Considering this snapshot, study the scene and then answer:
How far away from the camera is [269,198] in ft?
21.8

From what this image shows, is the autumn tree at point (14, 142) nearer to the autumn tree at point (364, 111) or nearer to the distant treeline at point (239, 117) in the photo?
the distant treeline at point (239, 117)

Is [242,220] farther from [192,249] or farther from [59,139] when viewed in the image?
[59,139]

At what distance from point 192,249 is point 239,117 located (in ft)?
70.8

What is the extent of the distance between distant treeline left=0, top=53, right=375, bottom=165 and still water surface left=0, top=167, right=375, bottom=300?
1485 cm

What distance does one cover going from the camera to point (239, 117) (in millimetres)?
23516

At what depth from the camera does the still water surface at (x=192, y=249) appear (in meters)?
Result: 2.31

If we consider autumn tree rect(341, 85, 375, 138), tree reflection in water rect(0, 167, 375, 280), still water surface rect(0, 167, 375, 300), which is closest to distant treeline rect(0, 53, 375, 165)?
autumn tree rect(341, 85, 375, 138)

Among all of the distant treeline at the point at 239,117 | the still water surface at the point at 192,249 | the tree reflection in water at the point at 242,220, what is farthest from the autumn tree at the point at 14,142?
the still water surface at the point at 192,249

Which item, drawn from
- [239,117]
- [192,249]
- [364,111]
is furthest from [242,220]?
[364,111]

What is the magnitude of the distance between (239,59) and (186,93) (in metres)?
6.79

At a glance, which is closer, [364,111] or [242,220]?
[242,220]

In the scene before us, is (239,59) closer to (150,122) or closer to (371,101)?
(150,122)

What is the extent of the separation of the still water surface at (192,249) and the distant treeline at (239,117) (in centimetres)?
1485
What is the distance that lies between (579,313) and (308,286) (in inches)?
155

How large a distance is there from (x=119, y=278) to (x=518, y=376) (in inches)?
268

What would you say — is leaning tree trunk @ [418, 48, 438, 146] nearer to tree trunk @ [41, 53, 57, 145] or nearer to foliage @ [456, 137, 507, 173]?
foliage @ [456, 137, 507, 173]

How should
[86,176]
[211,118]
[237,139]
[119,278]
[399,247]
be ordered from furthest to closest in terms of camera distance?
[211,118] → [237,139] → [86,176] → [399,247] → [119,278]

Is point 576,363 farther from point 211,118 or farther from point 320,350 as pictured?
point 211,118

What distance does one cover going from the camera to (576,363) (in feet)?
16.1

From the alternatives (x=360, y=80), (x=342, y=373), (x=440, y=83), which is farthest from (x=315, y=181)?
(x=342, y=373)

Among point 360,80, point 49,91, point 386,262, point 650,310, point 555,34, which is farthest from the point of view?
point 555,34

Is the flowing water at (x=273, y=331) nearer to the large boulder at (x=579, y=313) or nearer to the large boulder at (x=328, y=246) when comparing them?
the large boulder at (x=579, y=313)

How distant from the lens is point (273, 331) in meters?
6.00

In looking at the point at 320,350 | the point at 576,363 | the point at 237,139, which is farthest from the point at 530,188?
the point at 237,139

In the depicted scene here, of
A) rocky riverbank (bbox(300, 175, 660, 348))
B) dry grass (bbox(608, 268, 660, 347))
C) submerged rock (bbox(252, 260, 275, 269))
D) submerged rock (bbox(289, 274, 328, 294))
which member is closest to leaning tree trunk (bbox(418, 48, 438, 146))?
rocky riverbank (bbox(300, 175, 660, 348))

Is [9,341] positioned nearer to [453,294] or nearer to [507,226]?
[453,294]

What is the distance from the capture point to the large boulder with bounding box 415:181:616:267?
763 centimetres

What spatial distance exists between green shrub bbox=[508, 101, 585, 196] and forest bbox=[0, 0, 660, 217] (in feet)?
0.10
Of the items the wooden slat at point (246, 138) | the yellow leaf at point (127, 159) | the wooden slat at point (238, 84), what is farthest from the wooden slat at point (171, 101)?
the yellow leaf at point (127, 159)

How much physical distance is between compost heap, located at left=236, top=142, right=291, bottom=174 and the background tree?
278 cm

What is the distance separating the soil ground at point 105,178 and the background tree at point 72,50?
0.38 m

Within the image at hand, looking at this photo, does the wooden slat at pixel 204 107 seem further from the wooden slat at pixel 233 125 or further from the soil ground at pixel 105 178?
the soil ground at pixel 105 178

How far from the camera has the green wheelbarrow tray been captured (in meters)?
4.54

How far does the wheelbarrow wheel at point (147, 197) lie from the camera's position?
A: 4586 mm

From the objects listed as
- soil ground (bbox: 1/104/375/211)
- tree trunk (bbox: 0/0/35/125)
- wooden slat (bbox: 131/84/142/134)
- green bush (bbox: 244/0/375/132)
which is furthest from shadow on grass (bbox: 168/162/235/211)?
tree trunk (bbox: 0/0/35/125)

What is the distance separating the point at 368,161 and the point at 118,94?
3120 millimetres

____________

Written task ::
Print all of the rows above word for word, keeping every line unchanged and in its original order.

Final result ::
Considering this snapshot, study the scene and then answer:
How far away from the camera is [269,198] in ft?
21.8

From what this image shows, is the autumn tree at point (14, 142) nearer to the autumn tree at point (364, 111) or nearer to the distant treeline at point (239, 117) in the photo?
the distant treeline at point (239, 117)

Is [242,220] farther from [192,249] or farther from [59,139] when viewed in the image?
[59,139]

At what distance from point 192,249 is point 239,117 located (in ft)?
70.8

What is the extent of the distance between distant treeline left=0, top=53, right=375, bottom=165 and still water surface left=0, top=167, right=375, bottom=300?
1485 cm

What distance does one cover going from the camera to point (239, 117) (in millimetres)?
23516

At what depth from the camera does the still water surface at (x=192, y=249) appear (in meters)?
Result: 2.31

If we consider autumn tree rect(341, 85, 375, 138), tree reflection in water rect(0, 167, 375, 280), still water surface rect(0, 167, 375, 300), which is closest to distant treeline rect(0, 53, 375, 165)?
autumn tree rect(341, 85, 375, 138)

Among all of the distant treeline at the point at 239,117 | the still water surface at the point at 192,249 | the tree reflection in water at the point at 242,220, what is farthest from the autumn tree at the point at 14,142?
the still water surface at the point at 192,249

Which item, drawn from
- [239,117]
- [192,249]
- [364,111]
is furthest from [242,220]?
[364,111]

What is the magnitude of the distance between (239,59) and (186,93) (in metres)?
6.79

At a glance, which is closer, [364,111] or [242,220]?
[242,220]

In the scene before us, is (239,59) closer to (150,122) or closer to (371,101)?
(150,122)

What is the extent of the separation of the still water surface at (192,249) and the distant treeline at (239,117) (in centimetres)?
1485
What is the distance that lies between (579,313) and (308,286) (in inches)?
155

How large a distance is there from (x=119, y=278) to (x=518, y=376) (in inches)?
268

What would you say — is leaning tree trunk @ [418, 48, 438, 146] nearer to tree trunk @ [41, 53, 57, 145] or nearer to foliage @ [456, 137, 507, 173]?
foliage @ [456, 137, 507, 173]

How should
[86,176]
[211,118]
[237,139]
[119,278]
[399,247]
be ordered from furthest to closest in terms of camera distance?
[211,118] → [237,139] → [86,176] → [399,247] → [119,278]

Is point 576,363 farther from point 211,118 or farther from point 320,350 as pictured?
point 211,118

What distance does one cover going from the camera to (576,363) (in feet)?
16.1

From the alternatives (x=360, y=80), (x=342, y=373), (x=440, y=83), which is farthest from (x=315, y=181)?
(x=342, y=373)

Among point 360,80, point 49,91, point 386,262, point 650,310, point 555,34, which is farthest from the point of view?
point 555,34

Is the flowing water at (x=273, y=331) nearer to the large boulder at (x=579, y=313) or nearer to the large boulder at (x=328, y=246) when comparing them?
the large boulder at (x=579, y=313)

How distant from the lens is point (273, 331) in meters?
6.00

In looking at the point at 320,350 | the point at 576,363 | the point at 237,139, which is farthest from the point at 530,188?
the point at 237,139

In the depicted scene here, of
A) rocky riverbank (bbox(300, 175, 660, 348))
B) dry grass (bbox(608, 268, 660, 347))
C) submerged rock (bbox(252, 260, 275, 269))
D) submerged rock (bbox(289, 274, 328, 294))
which member is closest to leaning tree trunk (bbox(418, 48, 438, 146))?
rocky riverbank (bbox(300, 175, 660, 348))

Is [9,341] positioned nearer to [453,294] or nearer to [507,226]?
[453,294]

What is the distance from the capture point to the large boulder with bounding box 415:181:616:267?
763 centimetres

What spatial distance exists between green shrub bbox=[508, 101, 585, 196] and forest bbox=[0, 0, 660, 217] (in feet)?
0.10
Of the items the wooden slat at point (246, 138) | the yellow leaf at point (127, 159) | the wooden slat at point (238, 84), what is farthest from the wooden slat at point (171, 101)?
the yellow leaf at point (127, 159)

How much physical distance is between compost heap, located at left=236, top=142, right=291, bottom=174 and the background tree?
278 cm

What is the distance separating the soil ground at point 105,178 and the background tree at point 72,50?
0.38 m

Within the image at hand, looking at this photo, does the wooden slat at pixel 204 107 seem further from the wooden slat at pixel 233 125 or further from the soil ground at pixel 105 178?
the soil ground at pixel 105 178

How far from the camera has the green wheelbarrow tray been captured (in meters)?
4.54

How far does the wheelbarrow wheel at point (147, 197) lie from the camera's position?
A: 4586 mm

From the objects listed as
- soil ground (bbox: 1/104/375/211)
- tree trunk (bbox: 0/0/35/125)
- wooden slat (bbox: 131/84/142/134)
- green bush (bbox: 244/0/375/132)
which is furthest from shadow on grass (bbox: 168/162/235/211)?
tree trunk (bbox: 0/0/35/125)

What is the distance separating the point at 368,161 and the point at 118,94?
3120 millimetres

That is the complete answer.